Union Nationale: Paul-Marie Gondjout crée une branche dissidente dénommée UNI

Paul-Marie Gondjout le nouveau leader de l’Union Nationale Initiale (UNI) © DR

Libreville, le 26 juillet 2022 – (Dépêches 241). Paul-Marie Gondjout vient d’acter la scission de l’Union nationale (UN). L’ancien candidat à la succession de Zacharie Myboto a officialisé le weekend écoulé, la création de l’Union nationale initiale (UNI). Un acte perçu comme une défiance à l’endroit de Paulette Missambo et qui concrétise manifestement son rêve d’apporter ses idées et sa vision du Gabon à la tête de ce parti politique de l’opposition. 

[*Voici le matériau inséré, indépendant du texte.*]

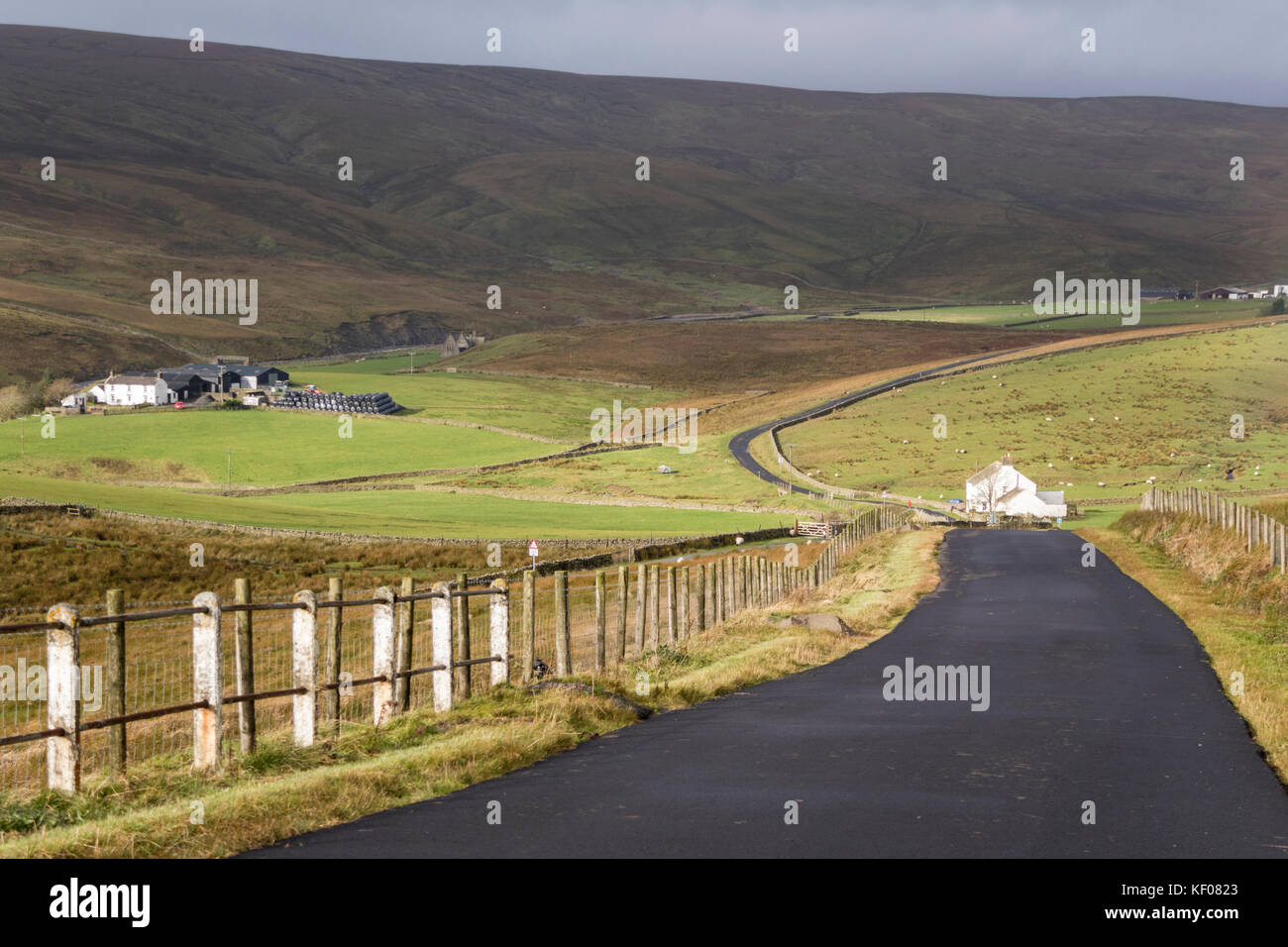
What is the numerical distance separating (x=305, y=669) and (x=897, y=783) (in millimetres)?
6287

Cette scission était prévisible, tant le dissident Paul Marie Gondjout était depuis plusieurs mois, en rupture de ban avec la Présidente actuelle de l’Union nationale, Paulette Missambo. Le 23 juillet en effet, Paul-Marie Gondjout a acté la scission du parti historique l’Union Nationale, en créant l’Union Nationale Initiale (UNI). Un acte de défiance contre le clan Missambo qui pourtant en novembre 2021, avait pris la tête du parti, ce qui lui a d’ailleurs valu les félicitations de Paul Marie Gondjout, lequel avait dans un esprit démocratique reconnu sa défaite. 

L’ancien Secrétaire exécutif adjoint chargé des élections de l’UN et par ailleurs, compagnon de Chantal Myboto, fille de Zacharie, matérialise ainsi son ambition politique révélée depuis sa candidature à la présidence de cette formation de l’opposition.  Ainsi Paul-Marie Gondjout et les siens justifient leur acte par, disent-ils, l’incapacité de Paulette Missambo à endosser la veste de chef du parti, tel que relaté par notre confrère L’Aube le 25 juillet. 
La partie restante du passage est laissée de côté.